*** Information given ***

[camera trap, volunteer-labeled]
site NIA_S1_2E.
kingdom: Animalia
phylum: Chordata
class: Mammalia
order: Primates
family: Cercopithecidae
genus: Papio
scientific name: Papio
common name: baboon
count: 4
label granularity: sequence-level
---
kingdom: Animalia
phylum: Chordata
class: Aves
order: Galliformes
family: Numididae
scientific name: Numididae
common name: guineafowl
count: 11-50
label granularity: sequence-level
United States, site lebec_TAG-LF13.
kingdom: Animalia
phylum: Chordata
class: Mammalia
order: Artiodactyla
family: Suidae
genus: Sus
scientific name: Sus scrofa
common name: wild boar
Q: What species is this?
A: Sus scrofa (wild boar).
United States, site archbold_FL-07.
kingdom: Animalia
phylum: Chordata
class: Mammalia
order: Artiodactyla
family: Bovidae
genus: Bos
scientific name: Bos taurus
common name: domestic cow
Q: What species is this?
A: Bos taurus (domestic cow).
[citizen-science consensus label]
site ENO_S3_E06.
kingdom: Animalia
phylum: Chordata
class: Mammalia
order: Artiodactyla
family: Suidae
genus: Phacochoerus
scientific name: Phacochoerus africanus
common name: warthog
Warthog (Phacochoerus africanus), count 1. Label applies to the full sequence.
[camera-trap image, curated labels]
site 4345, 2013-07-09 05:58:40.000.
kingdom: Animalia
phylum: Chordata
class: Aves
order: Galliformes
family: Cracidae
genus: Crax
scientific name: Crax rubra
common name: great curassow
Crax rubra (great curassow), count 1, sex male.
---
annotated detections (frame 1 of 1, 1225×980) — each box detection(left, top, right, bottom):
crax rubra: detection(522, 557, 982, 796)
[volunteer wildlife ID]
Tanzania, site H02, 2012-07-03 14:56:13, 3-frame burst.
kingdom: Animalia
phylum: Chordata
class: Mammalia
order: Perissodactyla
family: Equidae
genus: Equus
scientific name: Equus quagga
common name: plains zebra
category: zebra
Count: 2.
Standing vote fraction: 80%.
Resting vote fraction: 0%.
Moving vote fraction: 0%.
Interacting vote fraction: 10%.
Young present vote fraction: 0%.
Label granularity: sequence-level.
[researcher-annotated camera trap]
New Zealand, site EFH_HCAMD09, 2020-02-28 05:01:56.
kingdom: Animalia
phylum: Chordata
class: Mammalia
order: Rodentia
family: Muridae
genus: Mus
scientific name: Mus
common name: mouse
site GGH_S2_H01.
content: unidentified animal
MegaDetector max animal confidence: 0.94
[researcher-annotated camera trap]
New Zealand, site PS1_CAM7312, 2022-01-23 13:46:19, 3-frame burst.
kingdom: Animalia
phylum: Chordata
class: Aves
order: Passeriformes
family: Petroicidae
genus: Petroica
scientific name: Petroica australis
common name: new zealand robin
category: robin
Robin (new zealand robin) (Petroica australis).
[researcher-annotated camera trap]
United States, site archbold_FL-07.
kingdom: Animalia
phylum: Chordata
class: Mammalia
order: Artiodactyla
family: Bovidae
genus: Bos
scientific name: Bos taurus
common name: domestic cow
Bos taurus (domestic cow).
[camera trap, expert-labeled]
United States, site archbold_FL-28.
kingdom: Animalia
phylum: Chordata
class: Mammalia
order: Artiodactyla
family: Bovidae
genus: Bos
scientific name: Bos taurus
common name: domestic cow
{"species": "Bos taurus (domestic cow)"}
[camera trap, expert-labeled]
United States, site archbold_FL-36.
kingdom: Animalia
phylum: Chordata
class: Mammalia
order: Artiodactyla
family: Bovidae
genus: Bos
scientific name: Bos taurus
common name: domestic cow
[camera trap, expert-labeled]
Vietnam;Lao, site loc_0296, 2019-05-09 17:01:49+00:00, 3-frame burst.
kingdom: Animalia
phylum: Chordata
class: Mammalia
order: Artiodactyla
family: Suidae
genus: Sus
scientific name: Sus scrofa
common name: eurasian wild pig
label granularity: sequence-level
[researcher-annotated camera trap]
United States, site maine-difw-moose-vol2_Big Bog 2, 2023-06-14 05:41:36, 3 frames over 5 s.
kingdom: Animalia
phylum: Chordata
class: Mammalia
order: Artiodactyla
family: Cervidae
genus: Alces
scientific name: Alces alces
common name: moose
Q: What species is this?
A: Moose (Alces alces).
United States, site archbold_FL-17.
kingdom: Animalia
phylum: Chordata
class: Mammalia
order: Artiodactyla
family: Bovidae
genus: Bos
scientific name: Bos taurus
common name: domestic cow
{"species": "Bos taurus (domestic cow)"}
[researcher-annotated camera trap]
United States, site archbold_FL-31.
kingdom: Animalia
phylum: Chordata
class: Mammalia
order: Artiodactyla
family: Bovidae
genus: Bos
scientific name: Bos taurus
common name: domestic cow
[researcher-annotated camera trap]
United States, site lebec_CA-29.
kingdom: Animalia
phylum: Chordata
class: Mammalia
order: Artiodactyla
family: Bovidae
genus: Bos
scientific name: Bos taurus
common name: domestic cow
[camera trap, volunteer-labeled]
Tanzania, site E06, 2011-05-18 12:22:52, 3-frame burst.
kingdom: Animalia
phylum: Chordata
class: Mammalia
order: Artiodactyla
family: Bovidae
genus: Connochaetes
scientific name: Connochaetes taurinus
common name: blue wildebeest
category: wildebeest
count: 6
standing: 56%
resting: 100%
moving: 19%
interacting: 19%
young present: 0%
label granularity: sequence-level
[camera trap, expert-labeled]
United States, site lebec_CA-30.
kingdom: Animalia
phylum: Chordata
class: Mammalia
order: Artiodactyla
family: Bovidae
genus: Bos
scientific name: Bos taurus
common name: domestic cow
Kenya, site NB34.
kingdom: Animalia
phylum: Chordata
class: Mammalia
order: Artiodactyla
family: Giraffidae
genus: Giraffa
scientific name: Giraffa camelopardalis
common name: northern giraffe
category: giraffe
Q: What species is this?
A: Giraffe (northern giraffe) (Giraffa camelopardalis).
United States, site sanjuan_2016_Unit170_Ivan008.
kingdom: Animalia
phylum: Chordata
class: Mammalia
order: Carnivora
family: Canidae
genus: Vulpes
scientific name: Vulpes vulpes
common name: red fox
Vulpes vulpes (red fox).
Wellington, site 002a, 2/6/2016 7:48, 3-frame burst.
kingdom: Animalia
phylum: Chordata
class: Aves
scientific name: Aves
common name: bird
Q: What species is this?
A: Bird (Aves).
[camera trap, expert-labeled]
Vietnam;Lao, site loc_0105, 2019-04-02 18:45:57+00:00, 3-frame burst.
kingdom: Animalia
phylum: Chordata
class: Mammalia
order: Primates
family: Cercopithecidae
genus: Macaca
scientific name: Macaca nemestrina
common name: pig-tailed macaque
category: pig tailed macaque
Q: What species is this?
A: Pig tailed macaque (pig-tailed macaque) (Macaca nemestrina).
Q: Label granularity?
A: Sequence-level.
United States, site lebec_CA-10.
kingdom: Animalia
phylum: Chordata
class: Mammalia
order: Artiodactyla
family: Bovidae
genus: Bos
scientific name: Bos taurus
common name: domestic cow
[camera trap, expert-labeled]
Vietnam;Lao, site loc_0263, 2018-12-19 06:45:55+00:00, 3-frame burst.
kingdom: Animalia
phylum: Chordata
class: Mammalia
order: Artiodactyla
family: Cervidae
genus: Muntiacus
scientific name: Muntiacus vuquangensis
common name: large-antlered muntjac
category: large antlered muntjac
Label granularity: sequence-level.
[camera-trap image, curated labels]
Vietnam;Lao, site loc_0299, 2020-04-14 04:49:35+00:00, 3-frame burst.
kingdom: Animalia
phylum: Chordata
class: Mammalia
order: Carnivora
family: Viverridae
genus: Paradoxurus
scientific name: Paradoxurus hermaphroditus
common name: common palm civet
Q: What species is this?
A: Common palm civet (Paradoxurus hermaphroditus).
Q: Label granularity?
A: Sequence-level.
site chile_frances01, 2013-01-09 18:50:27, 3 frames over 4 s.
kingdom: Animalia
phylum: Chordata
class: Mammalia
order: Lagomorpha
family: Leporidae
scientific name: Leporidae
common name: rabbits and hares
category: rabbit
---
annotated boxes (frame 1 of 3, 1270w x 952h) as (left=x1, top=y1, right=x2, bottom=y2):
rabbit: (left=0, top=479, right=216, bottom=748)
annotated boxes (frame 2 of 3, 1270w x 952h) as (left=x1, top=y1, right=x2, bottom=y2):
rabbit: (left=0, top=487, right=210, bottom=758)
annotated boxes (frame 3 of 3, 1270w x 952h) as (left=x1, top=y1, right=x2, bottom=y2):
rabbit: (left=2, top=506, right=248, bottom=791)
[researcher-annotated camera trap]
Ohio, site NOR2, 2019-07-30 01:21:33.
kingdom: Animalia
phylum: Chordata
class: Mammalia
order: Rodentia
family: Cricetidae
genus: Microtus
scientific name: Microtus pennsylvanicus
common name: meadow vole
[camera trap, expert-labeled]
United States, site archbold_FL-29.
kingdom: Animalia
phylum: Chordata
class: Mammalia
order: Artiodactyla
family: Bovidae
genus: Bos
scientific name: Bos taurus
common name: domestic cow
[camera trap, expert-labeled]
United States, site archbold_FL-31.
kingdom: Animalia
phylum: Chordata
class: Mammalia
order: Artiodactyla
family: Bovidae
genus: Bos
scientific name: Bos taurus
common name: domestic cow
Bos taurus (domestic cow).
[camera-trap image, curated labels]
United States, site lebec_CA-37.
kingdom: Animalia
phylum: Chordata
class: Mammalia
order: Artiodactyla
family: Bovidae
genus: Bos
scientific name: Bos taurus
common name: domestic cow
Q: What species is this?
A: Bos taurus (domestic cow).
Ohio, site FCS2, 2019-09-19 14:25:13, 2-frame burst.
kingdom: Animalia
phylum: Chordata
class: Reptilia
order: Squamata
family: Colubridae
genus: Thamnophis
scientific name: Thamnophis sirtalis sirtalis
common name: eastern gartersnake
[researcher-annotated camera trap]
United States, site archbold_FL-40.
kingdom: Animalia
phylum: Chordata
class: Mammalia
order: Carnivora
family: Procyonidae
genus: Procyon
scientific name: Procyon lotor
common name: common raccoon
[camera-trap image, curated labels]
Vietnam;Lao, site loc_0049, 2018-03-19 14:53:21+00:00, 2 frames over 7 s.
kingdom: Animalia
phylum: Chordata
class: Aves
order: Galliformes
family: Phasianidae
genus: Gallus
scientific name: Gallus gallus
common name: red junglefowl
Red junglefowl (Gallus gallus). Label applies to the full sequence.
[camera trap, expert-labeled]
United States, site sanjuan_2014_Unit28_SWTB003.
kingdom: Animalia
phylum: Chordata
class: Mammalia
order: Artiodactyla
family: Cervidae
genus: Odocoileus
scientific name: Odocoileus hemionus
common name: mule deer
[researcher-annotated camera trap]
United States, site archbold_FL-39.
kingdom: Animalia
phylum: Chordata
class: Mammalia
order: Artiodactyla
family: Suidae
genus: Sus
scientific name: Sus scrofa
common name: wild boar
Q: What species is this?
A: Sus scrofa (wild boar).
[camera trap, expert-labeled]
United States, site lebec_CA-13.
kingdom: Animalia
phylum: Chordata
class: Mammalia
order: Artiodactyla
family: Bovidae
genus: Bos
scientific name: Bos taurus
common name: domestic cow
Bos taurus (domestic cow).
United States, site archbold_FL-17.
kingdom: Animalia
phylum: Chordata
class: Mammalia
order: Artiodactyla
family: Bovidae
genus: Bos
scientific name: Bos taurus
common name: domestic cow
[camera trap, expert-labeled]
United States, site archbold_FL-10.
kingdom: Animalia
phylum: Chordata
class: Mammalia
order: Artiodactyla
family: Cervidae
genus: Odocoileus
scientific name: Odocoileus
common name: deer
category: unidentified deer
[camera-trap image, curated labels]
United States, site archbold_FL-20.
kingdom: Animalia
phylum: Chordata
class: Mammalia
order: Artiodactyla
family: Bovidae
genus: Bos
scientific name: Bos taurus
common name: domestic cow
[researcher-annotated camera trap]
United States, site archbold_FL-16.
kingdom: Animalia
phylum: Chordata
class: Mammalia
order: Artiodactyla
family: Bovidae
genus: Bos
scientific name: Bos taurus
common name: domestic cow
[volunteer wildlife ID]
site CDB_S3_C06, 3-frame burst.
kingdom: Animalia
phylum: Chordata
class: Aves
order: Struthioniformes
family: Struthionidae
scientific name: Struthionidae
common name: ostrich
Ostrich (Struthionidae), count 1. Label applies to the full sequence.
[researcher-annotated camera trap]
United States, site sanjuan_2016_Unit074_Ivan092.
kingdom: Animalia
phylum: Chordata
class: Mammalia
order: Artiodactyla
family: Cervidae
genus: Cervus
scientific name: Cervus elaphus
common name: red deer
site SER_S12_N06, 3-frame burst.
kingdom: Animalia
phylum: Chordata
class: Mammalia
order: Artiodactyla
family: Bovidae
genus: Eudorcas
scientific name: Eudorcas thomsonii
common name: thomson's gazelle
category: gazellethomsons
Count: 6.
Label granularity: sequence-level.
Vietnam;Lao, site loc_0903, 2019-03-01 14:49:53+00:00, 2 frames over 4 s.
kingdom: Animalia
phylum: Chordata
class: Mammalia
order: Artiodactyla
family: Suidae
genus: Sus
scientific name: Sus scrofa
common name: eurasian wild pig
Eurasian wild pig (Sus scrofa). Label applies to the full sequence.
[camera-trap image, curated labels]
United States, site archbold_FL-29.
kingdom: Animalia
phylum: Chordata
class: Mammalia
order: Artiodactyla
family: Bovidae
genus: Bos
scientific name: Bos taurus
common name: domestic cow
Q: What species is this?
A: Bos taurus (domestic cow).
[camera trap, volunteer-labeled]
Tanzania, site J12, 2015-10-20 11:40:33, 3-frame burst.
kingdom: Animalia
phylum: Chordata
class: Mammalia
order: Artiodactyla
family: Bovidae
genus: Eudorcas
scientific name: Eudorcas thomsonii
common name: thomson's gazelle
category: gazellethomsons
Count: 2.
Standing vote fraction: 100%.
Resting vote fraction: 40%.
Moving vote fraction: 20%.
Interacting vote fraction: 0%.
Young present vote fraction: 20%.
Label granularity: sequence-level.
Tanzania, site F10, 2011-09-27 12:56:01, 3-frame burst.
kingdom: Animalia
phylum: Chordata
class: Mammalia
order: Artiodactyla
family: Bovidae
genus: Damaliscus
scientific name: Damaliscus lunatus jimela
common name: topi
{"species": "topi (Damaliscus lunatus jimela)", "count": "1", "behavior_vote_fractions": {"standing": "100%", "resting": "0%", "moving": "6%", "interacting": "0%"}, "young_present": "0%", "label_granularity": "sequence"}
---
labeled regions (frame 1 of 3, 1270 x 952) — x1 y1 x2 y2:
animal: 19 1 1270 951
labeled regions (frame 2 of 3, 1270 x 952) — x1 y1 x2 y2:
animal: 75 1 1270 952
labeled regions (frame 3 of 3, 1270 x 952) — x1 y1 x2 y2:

*** End of Information given ***

Nothing but a number should be given: the count of lines in the material where the string "jimela" occurs.

*Reply to the task*. 2